Cate Le Bon - CYRK II EP
- Written by Russell Warfield
The logic behind the title CYRK II is simple enough: the EP is comprised of the five tracks recorded during the CYRK sessions which didn't end up on Cate Le Bon's ten track LP earlier this year. Good enough, considered in such a literal manner. But as an artistic reflection of the record, it makes a great deal less sense for CYRK II to effectively share a title with its parent album. With 'Cyrk' meaning 'circus' in Polish, the word encapsulated Cate's approach across the LP quite nicely – switching up from sloppy garage stomps, to clattering rhythms, to experimental patchworks of noise on a dime. CYRK II doesn't share this capacity for loose and carefree aural playfulness, but instead offers up a much more tightly focussed collection of tracks – darker and more melancholic, sure, but boasting a more assured shared identity, and ultimately delivering a more satisfying listening experience than its wilfully scatter-shot predecessor.

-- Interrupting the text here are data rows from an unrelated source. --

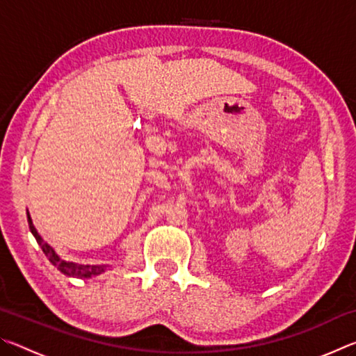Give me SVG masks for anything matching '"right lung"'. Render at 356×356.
<instances>
[{
  "label": "right lung",
  "instance_id": "1",
  "mask_svg": "<svg viewBox=\"0 0 356 356\" xmlns=\"http://www.w3.org/2000/svg\"><path fill=\"white\" fill-rule=\"evenodd\" d=\"M28 225L29 229H31L33 236L38 240V243L40 245L42 251L45 252V256L48 257V261H50L55 267L59 270V272L67 275V276H75V278H91V276H97L100 273H104L105 270L108 268V265H81V264H74V262H67L64 261V259L59 257L53 248L48 243H45L42 237L35 231V227L31 221V216L28 213Z\"/></svg>",
  "mask_w": 356,
  "mask_h": 356
}]
</instances>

Stripped back to just voice and guitar in a solo-acoustic live context is when le Bon shines brightest, and so it's welcoming to hear 'What Is Worse' bloom into life with just a dirtily strummed electric backing up Cate's soft, Welsh vocal. Pervading CYRK II is a far stronger less-is-more approach in comparison to the full album's kitchen sink approach to texture; tracks built around an organic core of strong songwriting, letting Cate's delivery breathe comfortably. That's not to say that this is any solo-acoustic recording mind you, but as these songs progress (these tracks being, on the whole, much longer than those found on CYRK, by the way – giving themselves the time to sultrily wander past the five minute mark with extended slo-mo solos and why-not codas), additional instrumentation sneaks in subtly, never distracting from Cate's guitar-and-voice performance. As a result, their impact is felt more strongly: the creak of rolling piano keys in 'That Moon' and the searing lead guitar of 'Seaside, Lowside' being among the finest moments of the EP, in spite of their smallness.

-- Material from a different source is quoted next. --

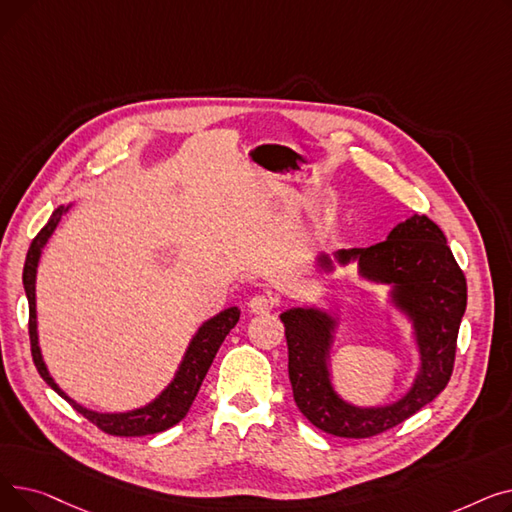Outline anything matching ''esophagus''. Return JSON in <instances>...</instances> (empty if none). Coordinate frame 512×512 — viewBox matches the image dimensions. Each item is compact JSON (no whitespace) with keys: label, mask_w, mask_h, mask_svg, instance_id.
Segmentation results:
<instances>
[{"label":"esophagus","mask_w":512,"mask_h":512,"mask_svg":"<svg viewBox=\"0 0 512 512\" xmlns=\"http://www.w3.org/2000/svg\"><path fill=\"white\" fill-rule=\"evenodd\" d=\"M274 307H276L274 299L265 297V294H255V297L249 301V309H251V313H257V315H267V313H272V311H274Z\"/></svg>","instance_id":"1"}]
</instances>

Beyond the more self-assured aural identity to this EP, though, there's also a unity to the lyricism and the overall tone which recommends itself in a way which CYRK failed to. To put it at its simplest: Cate is plainly sad on this recording. Lines like “Goodnight, goodbye. When he goes, I always cry – trickling from the corners of my eyes” and “It's more than I can handle that storms came from showers” are evident on every track on offer here. Across these five songs, aided by their shared, melancholic shuffle and dialled back, greyscale textures, there's a strong sense of being privy to an extended exploration of a particular sadness caught in snapshot – a feeling strengthened by the fact that the EP is bookended by songs which anchor the it in a specific time: “that was September, now I'm feeling the cold”, and “January’s coming back – I don't know if I'll be here for that”. Placed alongside the directness of the stripped back music, the effect is that of these songs playing out like a purposefully constructed suite, rather than as a jumble of cutting-floor sweepings.

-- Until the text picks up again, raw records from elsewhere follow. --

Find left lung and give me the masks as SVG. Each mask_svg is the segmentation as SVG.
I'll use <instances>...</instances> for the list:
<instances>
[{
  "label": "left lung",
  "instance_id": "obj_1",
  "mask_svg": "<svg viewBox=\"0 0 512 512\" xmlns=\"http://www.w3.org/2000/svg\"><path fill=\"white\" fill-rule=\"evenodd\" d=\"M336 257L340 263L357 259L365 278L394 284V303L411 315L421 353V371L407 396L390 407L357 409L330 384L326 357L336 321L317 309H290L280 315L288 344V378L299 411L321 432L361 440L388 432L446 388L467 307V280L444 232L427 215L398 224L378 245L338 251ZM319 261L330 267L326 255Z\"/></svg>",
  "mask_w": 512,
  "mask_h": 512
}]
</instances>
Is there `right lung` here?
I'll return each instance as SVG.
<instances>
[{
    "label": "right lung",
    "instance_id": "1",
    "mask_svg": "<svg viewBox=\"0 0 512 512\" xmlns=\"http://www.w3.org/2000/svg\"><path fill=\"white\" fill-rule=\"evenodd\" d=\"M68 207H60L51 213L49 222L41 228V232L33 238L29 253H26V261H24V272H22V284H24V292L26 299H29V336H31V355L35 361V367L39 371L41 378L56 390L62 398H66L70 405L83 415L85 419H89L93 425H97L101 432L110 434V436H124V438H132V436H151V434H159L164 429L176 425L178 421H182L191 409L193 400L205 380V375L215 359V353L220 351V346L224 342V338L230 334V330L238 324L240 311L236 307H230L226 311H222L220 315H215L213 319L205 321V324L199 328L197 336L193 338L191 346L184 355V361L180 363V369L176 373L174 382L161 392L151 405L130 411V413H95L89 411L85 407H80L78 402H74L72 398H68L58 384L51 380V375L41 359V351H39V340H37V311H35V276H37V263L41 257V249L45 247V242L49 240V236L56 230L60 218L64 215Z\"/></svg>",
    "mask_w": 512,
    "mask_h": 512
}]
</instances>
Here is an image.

While CYRK was a frequently enjoyable album with a host of fabulous ideas, it nevertheless came off a little uninvolved as it lurched from tone to tone across a selection of zig-zagging tracks. But by narrowing its sound and deepening its emotion, CYRK II progresses to being a consistently excellent EP – using Cate's unmistakable Celtic tones and fancy free guitar work to deliver music with a great deal more closeness and solemnity.